Actions to take:
**a)** Reproduce word for word the part of the article on the hospital texting program that begins at the words "The most useful" and stops after the words "etc., as well.".
**b)** Resume the article on the hospital texting program and write on from its last sentence.

Text block:

----

Texting program helps track, manage patient satisfaction
With Medicare payments soon to be tied in part to patient satisfaction scores, hospitals are testing myriad methods to keep patients happy.
One enterprising facility, Park Nicollet Health Service in the Minneapolis-St. Paul area, uses text messaging to identify how patients feel about their hospital stay, and track down the source of any unpleasant experiences, according to a story published by MedCity News.
The texting program--CareWire, by vendor Healthy Heartland--communicates with patients before and after their stay, providing appointment reminders, procedure information and questions about their experience in the hospital.
The most useful segment of the program, MedCity reports, is a post-discharge text sent to patients a few hours after they leave the facility. The text asks the patient to rate his or her experience on a 0 to 10 scale. CareWire uses an algorithm to parse out the reason for any low scores, such as the type and time of the visit, which doctor the patient saw, and other relevant data. Customer service reps then can follow up immediately on any low scores.
Hospital officials tell MedCity the program has boosted patient satisfaction rates, although they don't say how much. Brett Long, the health system's vice president of strategy and growth did say that the program has been so popular, they expanded from an initial five-facility pilot project to using the service at all 19 of its primary care locations, with plans to later roll out to specialty clinics, etc., as well.

----

Provided material:
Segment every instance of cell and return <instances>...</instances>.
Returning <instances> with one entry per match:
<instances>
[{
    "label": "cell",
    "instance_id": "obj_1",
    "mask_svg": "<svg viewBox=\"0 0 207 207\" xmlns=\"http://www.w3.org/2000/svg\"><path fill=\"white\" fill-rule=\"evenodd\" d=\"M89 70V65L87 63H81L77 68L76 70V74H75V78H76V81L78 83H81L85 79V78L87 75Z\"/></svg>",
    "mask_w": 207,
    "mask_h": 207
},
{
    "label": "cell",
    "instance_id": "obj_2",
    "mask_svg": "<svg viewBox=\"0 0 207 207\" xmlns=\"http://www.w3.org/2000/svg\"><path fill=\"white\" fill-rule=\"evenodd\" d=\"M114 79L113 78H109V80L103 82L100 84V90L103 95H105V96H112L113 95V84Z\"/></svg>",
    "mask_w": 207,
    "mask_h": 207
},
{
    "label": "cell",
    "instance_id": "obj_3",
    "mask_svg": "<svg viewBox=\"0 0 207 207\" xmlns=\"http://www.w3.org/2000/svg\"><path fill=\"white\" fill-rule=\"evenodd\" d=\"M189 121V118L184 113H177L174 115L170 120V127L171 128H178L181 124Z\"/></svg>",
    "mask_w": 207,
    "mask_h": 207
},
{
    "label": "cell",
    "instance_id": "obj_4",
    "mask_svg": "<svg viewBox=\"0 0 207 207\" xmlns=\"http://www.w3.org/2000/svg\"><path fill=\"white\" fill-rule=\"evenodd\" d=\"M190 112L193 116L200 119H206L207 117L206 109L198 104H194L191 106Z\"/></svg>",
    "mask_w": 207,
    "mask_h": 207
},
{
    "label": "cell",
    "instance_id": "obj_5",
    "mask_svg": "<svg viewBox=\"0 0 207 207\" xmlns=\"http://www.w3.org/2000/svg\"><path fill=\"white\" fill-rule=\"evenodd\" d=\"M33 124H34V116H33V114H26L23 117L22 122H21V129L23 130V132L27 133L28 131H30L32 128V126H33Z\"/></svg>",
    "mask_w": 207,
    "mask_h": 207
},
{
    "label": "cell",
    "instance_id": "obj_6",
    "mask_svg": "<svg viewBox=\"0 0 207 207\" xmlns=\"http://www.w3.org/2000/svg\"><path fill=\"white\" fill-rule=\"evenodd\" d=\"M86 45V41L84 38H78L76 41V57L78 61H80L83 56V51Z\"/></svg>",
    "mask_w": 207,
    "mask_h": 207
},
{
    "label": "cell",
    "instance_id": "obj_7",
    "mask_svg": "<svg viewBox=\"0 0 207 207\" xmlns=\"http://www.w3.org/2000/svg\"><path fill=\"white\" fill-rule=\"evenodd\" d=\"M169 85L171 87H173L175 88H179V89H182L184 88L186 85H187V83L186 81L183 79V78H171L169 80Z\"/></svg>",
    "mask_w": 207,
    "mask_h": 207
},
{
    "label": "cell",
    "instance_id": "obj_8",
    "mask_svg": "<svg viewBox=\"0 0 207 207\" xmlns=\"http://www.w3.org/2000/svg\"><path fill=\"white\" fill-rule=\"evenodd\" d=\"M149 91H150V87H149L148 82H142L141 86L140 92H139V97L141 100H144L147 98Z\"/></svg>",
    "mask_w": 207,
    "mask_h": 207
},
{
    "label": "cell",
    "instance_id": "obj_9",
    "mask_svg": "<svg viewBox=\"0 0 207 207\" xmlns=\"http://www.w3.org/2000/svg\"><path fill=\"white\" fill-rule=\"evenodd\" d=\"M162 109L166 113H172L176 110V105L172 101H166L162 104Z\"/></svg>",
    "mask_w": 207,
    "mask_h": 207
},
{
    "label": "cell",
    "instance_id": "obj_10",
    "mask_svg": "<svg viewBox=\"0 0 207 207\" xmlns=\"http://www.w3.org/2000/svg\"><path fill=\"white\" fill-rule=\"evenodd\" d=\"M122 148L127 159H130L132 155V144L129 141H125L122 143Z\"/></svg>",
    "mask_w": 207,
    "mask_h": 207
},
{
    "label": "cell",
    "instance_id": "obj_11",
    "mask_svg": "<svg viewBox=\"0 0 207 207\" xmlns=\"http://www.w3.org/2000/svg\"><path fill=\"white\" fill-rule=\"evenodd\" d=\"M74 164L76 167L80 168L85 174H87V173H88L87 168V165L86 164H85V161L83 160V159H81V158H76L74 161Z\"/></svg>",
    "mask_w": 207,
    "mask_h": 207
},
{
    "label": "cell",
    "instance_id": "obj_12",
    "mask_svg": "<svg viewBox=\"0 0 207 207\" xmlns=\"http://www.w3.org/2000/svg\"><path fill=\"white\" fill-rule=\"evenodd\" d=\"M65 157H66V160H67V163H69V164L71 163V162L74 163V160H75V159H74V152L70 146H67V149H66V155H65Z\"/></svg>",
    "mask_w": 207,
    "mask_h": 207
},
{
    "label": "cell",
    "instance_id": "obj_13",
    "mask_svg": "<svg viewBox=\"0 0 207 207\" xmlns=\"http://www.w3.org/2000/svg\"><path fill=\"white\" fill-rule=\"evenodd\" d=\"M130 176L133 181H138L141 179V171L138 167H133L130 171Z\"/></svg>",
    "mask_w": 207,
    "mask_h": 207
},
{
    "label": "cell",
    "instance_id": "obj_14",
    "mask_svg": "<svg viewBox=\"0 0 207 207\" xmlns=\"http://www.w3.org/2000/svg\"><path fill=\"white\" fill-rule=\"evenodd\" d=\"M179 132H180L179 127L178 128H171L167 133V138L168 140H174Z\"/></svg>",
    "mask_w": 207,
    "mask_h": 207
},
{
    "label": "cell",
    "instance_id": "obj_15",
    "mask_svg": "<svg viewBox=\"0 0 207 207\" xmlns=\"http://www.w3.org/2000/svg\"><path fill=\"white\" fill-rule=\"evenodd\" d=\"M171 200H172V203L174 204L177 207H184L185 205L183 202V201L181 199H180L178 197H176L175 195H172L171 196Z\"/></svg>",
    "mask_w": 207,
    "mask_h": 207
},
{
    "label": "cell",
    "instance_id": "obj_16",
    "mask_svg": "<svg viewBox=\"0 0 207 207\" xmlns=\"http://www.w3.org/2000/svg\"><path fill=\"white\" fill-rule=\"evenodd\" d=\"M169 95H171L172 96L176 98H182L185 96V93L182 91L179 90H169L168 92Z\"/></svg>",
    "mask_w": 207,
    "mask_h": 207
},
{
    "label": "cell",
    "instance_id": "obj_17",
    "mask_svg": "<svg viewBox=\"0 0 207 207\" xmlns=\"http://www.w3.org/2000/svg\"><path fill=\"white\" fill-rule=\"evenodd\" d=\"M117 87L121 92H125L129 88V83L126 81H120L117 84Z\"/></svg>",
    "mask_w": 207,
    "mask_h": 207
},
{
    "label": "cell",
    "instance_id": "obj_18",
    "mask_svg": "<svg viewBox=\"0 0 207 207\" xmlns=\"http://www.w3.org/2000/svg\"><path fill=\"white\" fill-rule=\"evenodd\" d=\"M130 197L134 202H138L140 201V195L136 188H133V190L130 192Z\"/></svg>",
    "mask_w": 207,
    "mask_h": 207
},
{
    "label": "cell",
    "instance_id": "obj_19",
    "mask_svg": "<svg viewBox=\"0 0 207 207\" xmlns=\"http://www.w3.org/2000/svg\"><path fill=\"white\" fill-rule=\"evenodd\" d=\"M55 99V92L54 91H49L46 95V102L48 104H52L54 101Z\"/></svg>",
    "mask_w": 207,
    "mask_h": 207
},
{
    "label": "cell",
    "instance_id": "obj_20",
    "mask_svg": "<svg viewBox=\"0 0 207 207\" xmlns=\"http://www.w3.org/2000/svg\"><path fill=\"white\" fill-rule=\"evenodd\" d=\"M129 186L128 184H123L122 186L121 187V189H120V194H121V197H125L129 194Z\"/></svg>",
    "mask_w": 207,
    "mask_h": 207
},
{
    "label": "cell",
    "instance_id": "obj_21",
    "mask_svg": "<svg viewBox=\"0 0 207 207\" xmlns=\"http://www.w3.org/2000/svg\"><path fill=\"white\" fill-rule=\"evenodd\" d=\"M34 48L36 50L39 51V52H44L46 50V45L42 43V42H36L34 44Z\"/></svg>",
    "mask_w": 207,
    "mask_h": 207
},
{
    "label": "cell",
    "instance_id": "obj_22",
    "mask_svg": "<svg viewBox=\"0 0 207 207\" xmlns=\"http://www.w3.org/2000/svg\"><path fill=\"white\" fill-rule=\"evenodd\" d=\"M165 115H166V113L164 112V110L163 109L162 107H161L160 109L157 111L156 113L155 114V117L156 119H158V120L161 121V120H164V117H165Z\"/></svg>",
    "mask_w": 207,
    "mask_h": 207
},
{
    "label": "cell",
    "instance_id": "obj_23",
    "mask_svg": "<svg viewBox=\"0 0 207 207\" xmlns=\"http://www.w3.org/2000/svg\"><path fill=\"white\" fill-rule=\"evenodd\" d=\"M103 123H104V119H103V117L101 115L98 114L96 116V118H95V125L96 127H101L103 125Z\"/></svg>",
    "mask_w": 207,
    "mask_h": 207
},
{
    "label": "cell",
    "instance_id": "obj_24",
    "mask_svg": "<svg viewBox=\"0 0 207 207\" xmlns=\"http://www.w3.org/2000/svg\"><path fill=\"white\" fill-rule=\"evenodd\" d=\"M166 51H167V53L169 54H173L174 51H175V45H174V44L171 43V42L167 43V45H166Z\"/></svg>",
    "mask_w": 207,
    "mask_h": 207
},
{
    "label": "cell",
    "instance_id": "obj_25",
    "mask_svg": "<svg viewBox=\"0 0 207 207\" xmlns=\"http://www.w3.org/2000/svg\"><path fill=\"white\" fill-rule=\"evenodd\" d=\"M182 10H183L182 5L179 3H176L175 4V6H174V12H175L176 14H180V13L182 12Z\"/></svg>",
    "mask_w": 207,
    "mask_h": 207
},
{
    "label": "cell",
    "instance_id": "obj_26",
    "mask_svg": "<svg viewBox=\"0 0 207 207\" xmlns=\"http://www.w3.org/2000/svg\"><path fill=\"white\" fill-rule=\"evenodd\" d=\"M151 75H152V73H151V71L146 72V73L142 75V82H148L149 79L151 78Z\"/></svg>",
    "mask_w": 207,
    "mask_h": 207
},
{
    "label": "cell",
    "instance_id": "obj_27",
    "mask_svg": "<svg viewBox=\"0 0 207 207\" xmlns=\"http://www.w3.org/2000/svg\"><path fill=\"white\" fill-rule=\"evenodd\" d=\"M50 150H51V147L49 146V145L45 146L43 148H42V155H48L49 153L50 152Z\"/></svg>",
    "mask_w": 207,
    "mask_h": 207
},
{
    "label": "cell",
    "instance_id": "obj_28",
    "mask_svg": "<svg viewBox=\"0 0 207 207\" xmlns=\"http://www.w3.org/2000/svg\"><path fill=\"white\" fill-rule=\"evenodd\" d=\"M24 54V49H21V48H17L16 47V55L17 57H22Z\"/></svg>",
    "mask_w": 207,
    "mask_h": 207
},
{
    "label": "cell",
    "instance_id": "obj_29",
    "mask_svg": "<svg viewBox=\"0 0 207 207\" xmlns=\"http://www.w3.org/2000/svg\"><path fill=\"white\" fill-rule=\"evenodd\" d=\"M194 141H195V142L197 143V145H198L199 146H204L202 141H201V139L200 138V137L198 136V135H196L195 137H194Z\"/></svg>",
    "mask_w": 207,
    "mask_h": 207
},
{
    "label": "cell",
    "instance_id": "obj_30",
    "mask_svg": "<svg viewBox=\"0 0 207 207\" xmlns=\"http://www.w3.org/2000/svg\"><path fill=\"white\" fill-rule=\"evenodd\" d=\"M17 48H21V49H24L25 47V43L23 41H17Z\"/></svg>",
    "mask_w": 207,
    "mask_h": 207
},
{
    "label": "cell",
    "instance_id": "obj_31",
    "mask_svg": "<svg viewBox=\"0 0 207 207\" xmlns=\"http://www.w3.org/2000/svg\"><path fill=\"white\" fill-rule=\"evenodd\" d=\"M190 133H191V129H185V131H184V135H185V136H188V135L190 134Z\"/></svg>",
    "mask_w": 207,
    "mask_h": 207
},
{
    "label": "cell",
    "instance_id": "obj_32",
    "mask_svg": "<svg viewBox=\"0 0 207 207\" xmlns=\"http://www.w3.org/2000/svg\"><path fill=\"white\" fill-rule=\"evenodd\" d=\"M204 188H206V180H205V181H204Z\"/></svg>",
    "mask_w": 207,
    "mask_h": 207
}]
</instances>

----

Answers per task:
**a)**
The most useful segment of the program, MedCity reports, is a post-discharge text sent to patients a few hours after they leave the facility. The text asks the patient to rate his or her experience on a 0 to 10 scale. CareWire uses an algorithm to parse out the reason for any low scores, such as the type and time of the visit, which doctor the patient saw, and other relevant data. Customer service reps then can follow up immediately on any low scores.
Hospital officials tell MedCity the program has boosted patient satisfaction rates, although they don't say how much. Brett Long, the health system's vice president of strategy and growth did say that the program has been so popular, they expanded from an initial five-facility pilot project to using the service at all 19 of its primary care locations, with plans to later roll out to specialty clinics, etc., as well.

**b)**
Healthy Heartland execs didn't give a dollar figure for the new program, but did pony up a glimpse of the costs hospitals might expect--about $3 to $4 per specialty or surgical visit, MedCity reports.
The big value is in getting patient opinions in real time, Long says. Previously, the hospital sent out surveys and had to wait weeks or months for responses. Response rates are higher with texting, and much more immediate.
It's not the only way to get faster (and more) response on patient surveys, though. Some hospitals, like Brockton Hospital in Massachusetts, have mobile-enabled their surveys for tablets, rather than texting, according to another MedCity News piece.
Brockton uses a commercial app, Survey on the Spot, that is loaded onto an iPad. Staff hand the tablet to patients just prior to discharge for completion. Hospital officials indicate it has improved response rates and satisfaction as well, according to a statement from the vendor, On the Spot Systems.